Problem:
Copy out the entries exactly. Print them in full.

━━ Task input ━━

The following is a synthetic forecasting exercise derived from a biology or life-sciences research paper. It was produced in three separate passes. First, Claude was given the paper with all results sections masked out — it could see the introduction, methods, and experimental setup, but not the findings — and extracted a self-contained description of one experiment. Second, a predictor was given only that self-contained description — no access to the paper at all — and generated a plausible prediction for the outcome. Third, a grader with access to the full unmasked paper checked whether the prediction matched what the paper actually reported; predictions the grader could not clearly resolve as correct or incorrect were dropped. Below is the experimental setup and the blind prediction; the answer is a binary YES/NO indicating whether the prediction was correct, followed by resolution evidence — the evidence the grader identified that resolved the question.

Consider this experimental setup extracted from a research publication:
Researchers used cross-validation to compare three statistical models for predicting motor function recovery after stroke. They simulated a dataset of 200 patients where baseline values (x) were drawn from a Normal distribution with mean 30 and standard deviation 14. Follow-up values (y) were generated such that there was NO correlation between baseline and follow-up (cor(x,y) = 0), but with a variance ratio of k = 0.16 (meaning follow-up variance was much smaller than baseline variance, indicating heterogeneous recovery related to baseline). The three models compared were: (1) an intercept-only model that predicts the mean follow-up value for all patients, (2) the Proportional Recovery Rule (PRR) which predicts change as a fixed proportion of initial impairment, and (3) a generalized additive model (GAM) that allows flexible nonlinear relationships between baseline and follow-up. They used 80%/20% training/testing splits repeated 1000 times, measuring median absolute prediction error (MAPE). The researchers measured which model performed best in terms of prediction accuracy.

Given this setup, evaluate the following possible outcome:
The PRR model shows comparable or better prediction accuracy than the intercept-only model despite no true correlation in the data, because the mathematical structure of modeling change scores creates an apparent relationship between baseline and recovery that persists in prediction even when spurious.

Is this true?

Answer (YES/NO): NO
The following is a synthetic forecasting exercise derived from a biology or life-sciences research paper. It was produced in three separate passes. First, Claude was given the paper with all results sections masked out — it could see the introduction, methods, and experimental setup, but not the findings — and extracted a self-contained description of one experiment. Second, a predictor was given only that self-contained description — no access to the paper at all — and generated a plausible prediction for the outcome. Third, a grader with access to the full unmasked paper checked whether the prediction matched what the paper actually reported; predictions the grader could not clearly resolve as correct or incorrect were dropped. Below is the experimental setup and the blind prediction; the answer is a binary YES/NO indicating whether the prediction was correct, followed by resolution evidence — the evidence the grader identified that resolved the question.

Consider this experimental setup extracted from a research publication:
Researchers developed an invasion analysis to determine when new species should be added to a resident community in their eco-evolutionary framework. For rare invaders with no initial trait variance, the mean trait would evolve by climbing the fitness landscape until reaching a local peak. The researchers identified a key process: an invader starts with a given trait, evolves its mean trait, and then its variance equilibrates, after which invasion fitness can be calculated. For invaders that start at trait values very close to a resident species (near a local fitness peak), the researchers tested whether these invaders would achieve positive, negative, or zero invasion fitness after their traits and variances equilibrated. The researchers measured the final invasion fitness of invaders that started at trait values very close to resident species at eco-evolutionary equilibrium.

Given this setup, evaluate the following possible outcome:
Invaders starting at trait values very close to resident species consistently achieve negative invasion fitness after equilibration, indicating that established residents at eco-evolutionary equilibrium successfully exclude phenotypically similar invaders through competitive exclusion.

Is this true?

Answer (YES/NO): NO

━━━

Response to this task:
The following is a synthetic forecasting exercise derived from a biology or life-sciences research paper. It was produced in three separate passes. First, Claude was given the paper with all results sections masked out — it could see the introduction, methods, and experimental setup, but not the findings — and extracted a self-contained description of one experiment. Second, a predictor was given only that self-contained description — no access to the paper at all — and generated a plausible prediction for the outcome. Third, a grader with access to the full unmasked paper checked whether the prediction matched what the paper actually reported; predictions the grader could not clearly resolve as correct or incorrect were dropped. Below is the experimental setup and the blind prediction; the answer is a binary YES/NO indicating whether the prediction was correct, followed by resolution evidence — the evidence the grader identified that resolved the question.

Consider this experimental setup extracted from a research publication:
Researchers used cross-validation to compare three statistical models for predicting motor function recovery after stroke. They simulated a dataset of 200 patients where baseline values (x) were drawn from a Normal distribution with mean 30 and standard deviation 14. Follow-up values (y) were generated such that there was NO correlation between baseline and follow-up (cor(x,y) = 0), but with a variance ratio of k = 0.16 (meaning follow-up variance was much smaller than baseline variance, indicating heterogeneous recovery related to baseline). The three models compared were: (1) an intercept-only model that predicts the mean follow-up value for all patients, (2) the Proportional Recovery Rule (PRR) which predicts change as a fixed proportion of initial impairment, and (3) a generalized additive model (GAM) that allows flexible nonlinear relationships between baseline and follow-up. They used 80%/20% training/testing splits repeated 1000 times, measuring median absolute prediction error (MAPE). The researchers measured which model performed best in terms of prediction accuracy.

Given this setup, evaluate the following possible outcome:
The PRR model shows comparable or better prediction accuracy than the intercept-only model despite no true correlation in the data, because the mathematical structure of modeling change scores creates an apparent relationship between baseline and recovery that persists in prediction even when spurious.

Is this true?

Answer (YES/NO): NO
The following is a synthetic forecasting exercise derived from a biology or life-sciences research paper. It was produced in three separate passes. First, Claude was given the paper with all results sections masked out — it could see the introduction, methods, and experimental setup, but not the findings — and extracted a self-contained description of one experiment. Second, a predictor was given only that self-contained description — no access to the paper at all — and generated a plausible prediction for the outcome. Third, a grader with access to the full unmasked paper checked whether the prediction matched what the paper actually reported; predictions the grader could not clearly resolve as correct or incorrect were dropped. Below is the experimental setup and the blind prediction; the answer is a binary YES/NO indicating whether the prediction was correct, followed by resolution evidence — the evidence the grader identified that resolved the question.

Consider this experimental setup extracted from a research publication:
Researchers developed an invasion analysis to determine when new species should be added to a resident community in their eco-evolutionary framework. For rare invaders with no initial trait variance, the mean trait would evolve by climbing the fitness landscape until reaching a local peak. The researchers identified a key process: an invader starts with a given trait, evolves its mean trait, and then its variance equilibrates, after which invasion fitness can be calculated. For invaders that start at trait values very close to a resident species (near a local fitness peak), the researchers tested whether these invaders would achieve positive, negative, or zero invasion fitness after their traits and variances equilibrated. The researchers measured the final invasion fitness of invaders that started at trait values very close to resident species at eco-evolutionary equilibrium.

Given this setup, evaluate the following possible outcome:
Invaders starting at trait values very close to resident species consistently achieve negative invasion fitness after equilibration, indicating that established residents at eco-evolutionary equilibrium successfully exclude phenotypically similar invaders through competitive exclusion.

Is this true?

Answer (YES/NO): NO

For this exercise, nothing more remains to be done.